The Mapinguari in the 1950s
The Mapinguari has been discussed within cryptozoological literature for quite some time. In the 1950s-1960s, Frank W. Lane (in Nature Parade), Bernard Heuvelmans (in On the Track of Unknown Animals), and Ivan T. Sanderson (in Abominable Snowmen: Legend Come to Life), all focused on the Mapinguari in South America.
Typically, the Mapinguari, as described in local traditions, is ethnoknown throughout southern Brazil as a red-haired, sloping, bipedal, long-armed cryptid – associated with unique “bottle” footprints. Cryptozoologists, including Bernard Heuvelmans, Ivan T. Sanderson, Mark A. Hall, Loren Coleman, and others have long considered the Mapinguari a creature worthy of attention, as detailed in the Coleman and Jerome Clark book, Cryptozoology A to Z, published in 1999.
Bernard Heuvelmans theorized that the Mapinguari might be a large primate, and reinforced that notion in the journal Cryptozoology, Vol. 5, 1986, pages 21-22.
Heuvelmans had extensively reviewed and wrote about the possible late survival of ground sloths in his On the Track of Unknown Animals (France 1955, England 1958; p. 283). In a wonderful concluding statement on the Giant Sloth, Heuvelmans observed, “Might they not still live in this ‘green hell’ and find it as a heaven of peace?”
Ivan T. Sanderson as well studied the Mapinguari in some of his work. In his bible of Hominology, Abominable Snowmen: Legend Come To Life / The Story of Sub-Humans on Five Continents from the Early Ice Age Until Today (USA 1961), Sanderson’s overview of South American cryptozoology led him to find the sightings of what he felt were anthropoid apes worthy to consider too. (I shall never forget my first reading, in 1961, of Sanderson’s compelling word imagery of the Mapinguari pulling the tongues out of cattle. There seemed little doubt in my mind that it would take a strong hominoid’s hand to do that.)
Following my personal introduction to Southern American cryptozoology in the 1950s, the writings of biologists Bernard Heuvelmans and Ivan T. Sanderson continued to influence thought and discourse regarding reports of the Mapinguari on that continent. Cryptozoology scholars shared and retold the accounts of the giant cattle-tongue pulling apes in Brazil; and the records of the survival of giant ground sloths in southern Amazonia.
Dr. David Oren expanded the discussion begun by the Heuvelmans-Sanderson midcentury view of allegedly extinct ground sloths in South America. Through Oren’s research, publications, interviews, and documentaries, as well as through direct correspondence with me and others in the field, Oren established his name in association with both South American ground sloths and Mapinguari, and the argument for a connection between the two.

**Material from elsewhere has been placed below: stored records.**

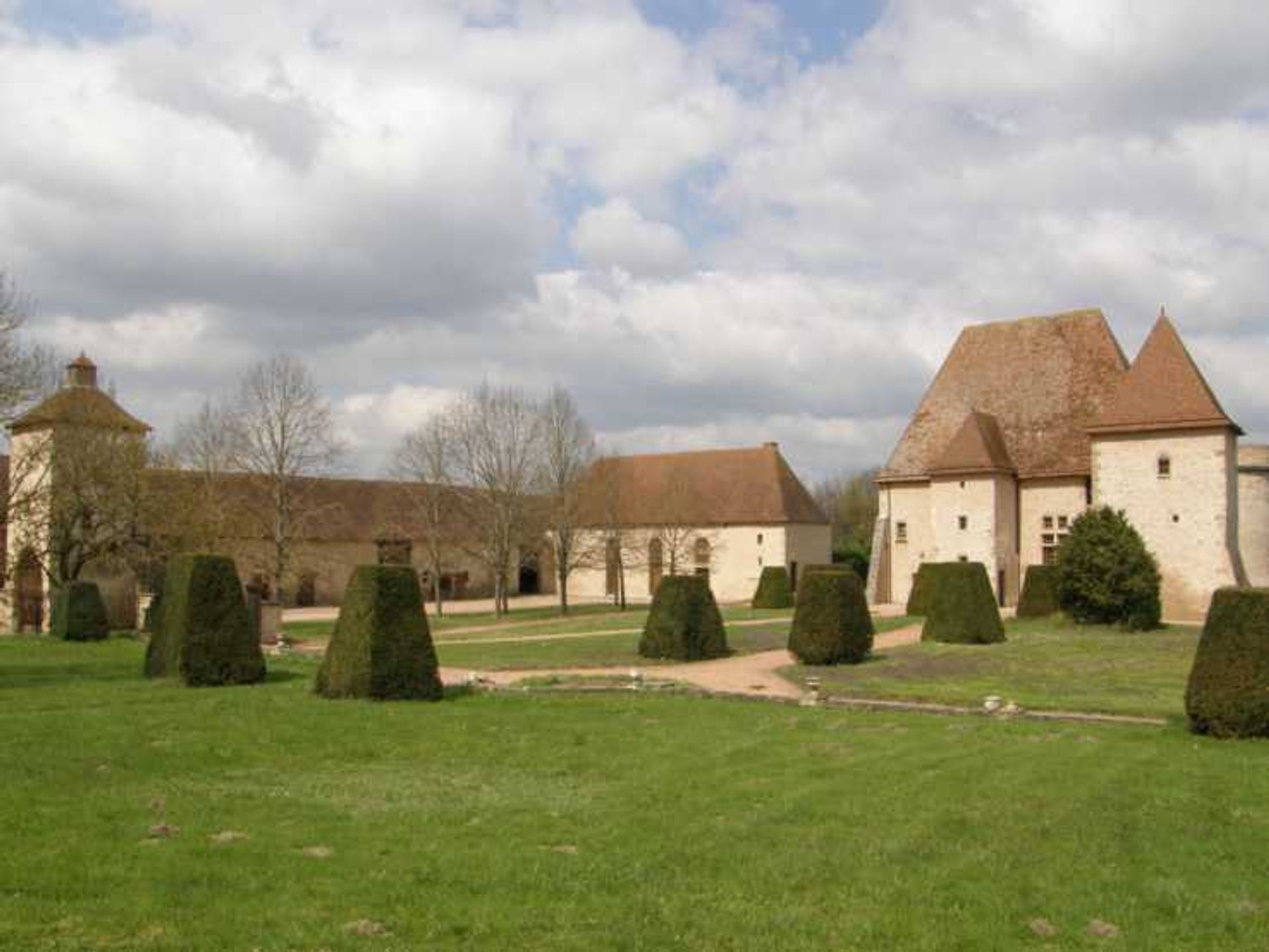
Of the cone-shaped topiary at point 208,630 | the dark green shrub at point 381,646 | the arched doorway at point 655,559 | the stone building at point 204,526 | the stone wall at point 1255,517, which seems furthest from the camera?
the arched doorway at point 655,559

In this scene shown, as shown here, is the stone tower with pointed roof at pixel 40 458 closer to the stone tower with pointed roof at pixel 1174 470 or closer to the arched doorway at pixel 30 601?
the arched doorway at pixel 30 601

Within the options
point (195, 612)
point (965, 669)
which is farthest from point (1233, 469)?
point (195, 612)

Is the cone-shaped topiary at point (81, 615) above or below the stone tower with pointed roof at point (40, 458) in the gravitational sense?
below

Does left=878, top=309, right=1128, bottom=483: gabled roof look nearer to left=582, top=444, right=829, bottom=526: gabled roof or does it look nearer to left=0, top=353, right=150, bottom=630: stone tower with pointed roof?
left=582, top=444, right=829, bottom=526: gabled roof

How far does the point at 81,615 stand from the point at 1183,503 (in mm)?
29339

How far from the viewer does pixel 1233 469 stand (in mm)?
30609

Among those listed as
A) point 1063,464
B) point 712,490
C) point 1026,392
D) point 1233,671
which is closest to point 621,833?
point 1233,671

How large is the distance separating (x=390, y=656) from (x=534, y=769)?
5190mm

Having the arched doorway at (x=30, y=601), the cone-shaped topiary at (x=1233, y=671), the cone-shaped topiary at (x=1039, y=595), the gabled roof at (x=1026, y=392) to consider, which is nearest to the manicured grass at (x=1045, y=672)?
the cone-shaped topiary at (x=1233, y=671)

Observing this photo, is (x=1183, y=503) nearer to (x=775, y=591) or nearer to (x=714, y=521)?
(x=775, y=591)

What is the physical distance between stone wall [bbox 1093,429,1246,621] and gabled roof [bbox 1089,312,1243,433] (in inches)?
13.1

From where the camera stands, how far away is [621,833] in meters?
7.55

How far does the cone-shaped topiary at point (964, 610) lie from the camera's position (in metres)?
23.3

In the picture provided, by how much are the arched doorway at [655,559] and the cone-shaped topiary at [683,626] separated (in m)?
24.4
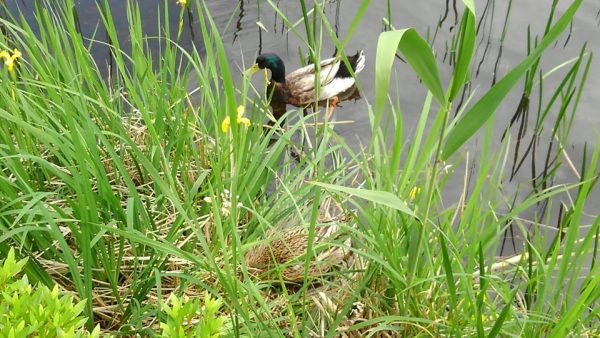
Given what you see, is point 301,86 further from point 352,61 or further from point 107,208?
point 107,208

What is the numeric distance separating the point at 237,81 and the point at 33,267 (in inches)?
98.2

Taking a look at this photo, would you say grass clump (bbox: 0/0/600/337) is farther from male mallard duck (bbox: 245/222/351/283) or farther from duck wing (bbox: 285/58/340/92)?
duck wing (bbox: 285/58/340/92)

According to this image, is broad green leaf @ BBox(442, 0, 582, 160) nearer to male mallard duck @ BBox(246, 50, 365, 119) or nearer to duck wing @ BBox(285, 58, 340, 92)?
male mallard duck @ BBox(246, 50, 365, 119)

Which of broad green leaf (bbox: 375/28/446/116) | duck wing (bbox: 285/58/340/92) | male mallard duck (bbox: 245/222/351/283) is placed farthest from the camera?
duck wing (bbox: 285/58/340/92)

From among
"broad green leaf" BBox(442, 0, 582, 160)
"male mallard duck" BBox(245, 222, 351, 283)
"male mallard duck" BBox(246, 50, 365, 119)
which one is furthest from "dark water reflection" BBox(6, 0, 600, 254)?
"broad green leaf" BBox(442, 0, 582, 160)

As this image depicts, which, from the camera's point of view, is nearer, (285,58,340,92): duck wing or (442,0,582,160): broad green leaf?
(442,0,582,160): broad green leaf

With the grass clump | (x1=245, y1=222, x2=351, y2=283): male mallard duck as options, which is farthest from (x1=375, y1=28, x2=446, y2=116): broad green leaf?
(x1=245, y1=222, x2=351, y2=283): male mallard duck

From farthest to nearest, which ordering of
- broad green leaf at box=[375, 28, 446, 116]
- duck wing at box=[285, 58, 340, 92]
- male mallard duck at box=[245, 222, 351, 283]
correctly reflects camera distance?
duck wing at box=[285, 58, 340, 92], male mallard duck at box=[245, 222, 351, 283], broad green leaf at box=[375, 28, 446, 116]

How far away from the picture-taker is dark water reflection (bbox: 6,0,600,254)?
Result: 360 cm

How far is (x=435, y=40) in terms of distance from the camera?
4.27 metres

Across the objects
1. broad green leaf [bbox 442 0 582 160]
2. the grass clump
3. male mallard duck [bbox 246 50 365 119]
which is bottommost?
male mallard duck [bbox 246 50 365 119]

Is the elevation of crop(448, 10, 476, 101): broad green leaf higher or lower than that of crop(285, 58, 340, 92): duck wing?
higher

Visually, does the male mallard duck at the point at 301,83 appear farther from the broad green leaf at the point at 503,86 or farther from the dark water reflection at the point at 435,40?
the broad green leaf at the point at 503,86

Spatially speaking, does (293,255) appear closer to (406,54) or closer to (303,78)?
(406,54)
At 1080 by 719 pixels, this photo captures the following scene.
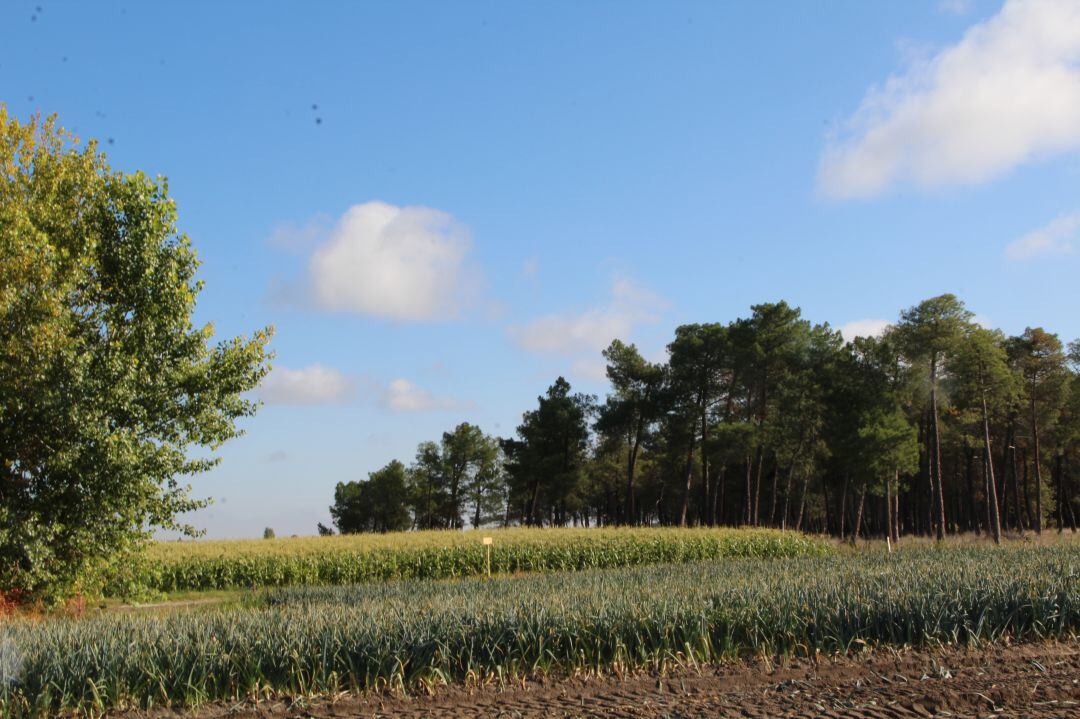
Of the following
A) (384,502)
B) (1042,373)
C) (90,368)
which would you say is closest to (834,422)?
(1042,373)

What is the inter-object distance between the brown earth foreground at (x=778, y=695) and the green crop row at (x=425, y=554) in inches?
830

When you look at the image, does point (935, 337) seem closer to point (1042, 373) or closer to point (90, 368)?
point (1042, 373)

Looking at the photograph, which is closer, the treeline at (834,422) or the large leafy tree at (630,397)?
the treeline at (834,422)

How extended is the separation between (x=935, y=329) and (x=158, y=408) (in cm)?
3706

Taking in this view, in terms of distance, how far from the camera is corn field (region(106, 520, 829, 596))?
28.3 meters

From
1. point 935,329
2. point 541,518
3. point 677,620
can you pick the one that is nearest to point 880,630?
point 677,620

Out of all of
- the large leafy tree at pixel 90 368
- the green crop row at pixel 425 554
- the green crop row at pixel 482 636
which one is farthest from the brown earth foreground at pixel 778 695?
the green crop row at pixel 425 554

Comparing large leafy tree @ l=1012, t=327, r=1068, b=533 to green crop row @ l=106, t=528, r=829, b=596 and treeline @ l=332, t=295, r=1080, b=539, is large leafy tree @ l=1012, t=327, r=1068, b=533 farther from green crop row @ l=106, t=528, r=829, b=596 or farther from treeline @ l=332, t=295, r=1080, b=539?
green crop row @ l=106, t=528, r=829, b=596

In the 1990s, through the publication of Dr. Oren’s fieldwork in Brazil, he revealed to several of us a different possibility for Mapinguari: he did not consider these animals as primates, but he strongly outlined the evidence regarding reports of giant ground sloths and how these reports might be related to Mapinguari sightings. He did this not as a cryptozoologist, but as a biologist. Oren shared a new insight to what was happening in Brazil and surrounding lands.
The Origins of Oren
David Conway Oren was born in Jackson, Michigan, on May 20, 1953. He graduated in Biology from Yale University in 1975 and received a PhD in Biology in 1981. His dissertation, Zoogeographic Analysis of the White Sand Campina Vegetation of Amazonia, under the direction of Robert Edward Cook, earned him his PhD from Harvard. His speciality was ornithology. Oren travelled to the Amazon in 1977, studying the biogeography of birds of the rainforests of the region.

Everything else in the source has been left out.